Poroelasticity as a Model of Soft Tissue Structure: Hydraulic Permeability Inference for Magnetic Resonance Elastography in Silico
Damian R Sowinski, Matthew DJ McGarry, Elijah Van Houten, Scott, Gordon-Wylie, John Weaver, Keith D Paulsen

TL;DR
This paper demonstrates that hydraulic permeability in poroelastic tissue models can be accurately inferred from magnetic resonance elastography data using a novel computational platform, without requiring spatial priors.
Contribution
It introduces a Bayesian inference framework with a finite element poroelastic solver for reconstructing hydraulic permeability in simulated tissues, expanding the domain of convergence.
Findings
Hydraulic permeability can be reconstructed over several orders of magnitude.

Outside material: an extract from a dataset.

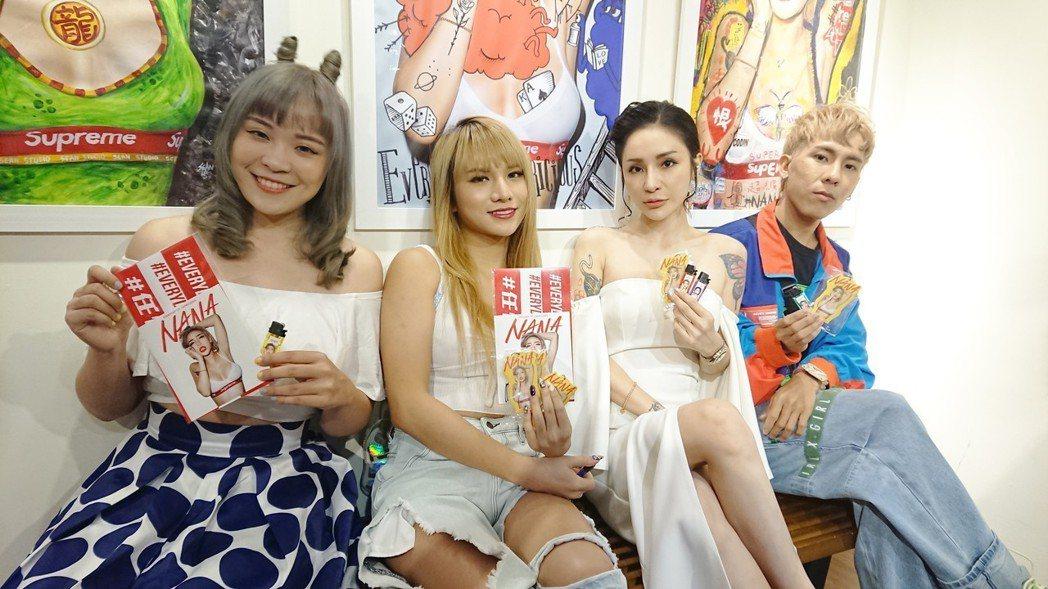 梁云菲18日出席藝術展,左起開水小姐、小A辣、梁云菲、林進。圖/量能文創提供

The method works with minimal prior knowledge.
The in-house computational platform effectively couples MRE data with poroelastic modeling.
Abstract
Magnetic Resonance Elastography allows noninvasive visualization of tissue mechanical properties by measuring the displacements resulting from applied stresses, and fitting a mechanical model. Poroelasticity naturally lends itself to describing tissue -- a biphasic medium, consisting of both solid and fluid components. This article reviews the theory of poroelasticity, and shows that the spatial distribution of hydraulic permeability, the ease with which the solid matrix permits the flow of fluid under a pressure gradient, can be faithfully reconstructed without spatial priors in simulated environments. The paper describes an in-house MRE computational platform -- a multi-mesh, finite element poroelastic solver coupled to an artificial epistemic agent capable of running Bayesian inference to reconstruct inhomogenous model mechanical property images from measured displacement fields.…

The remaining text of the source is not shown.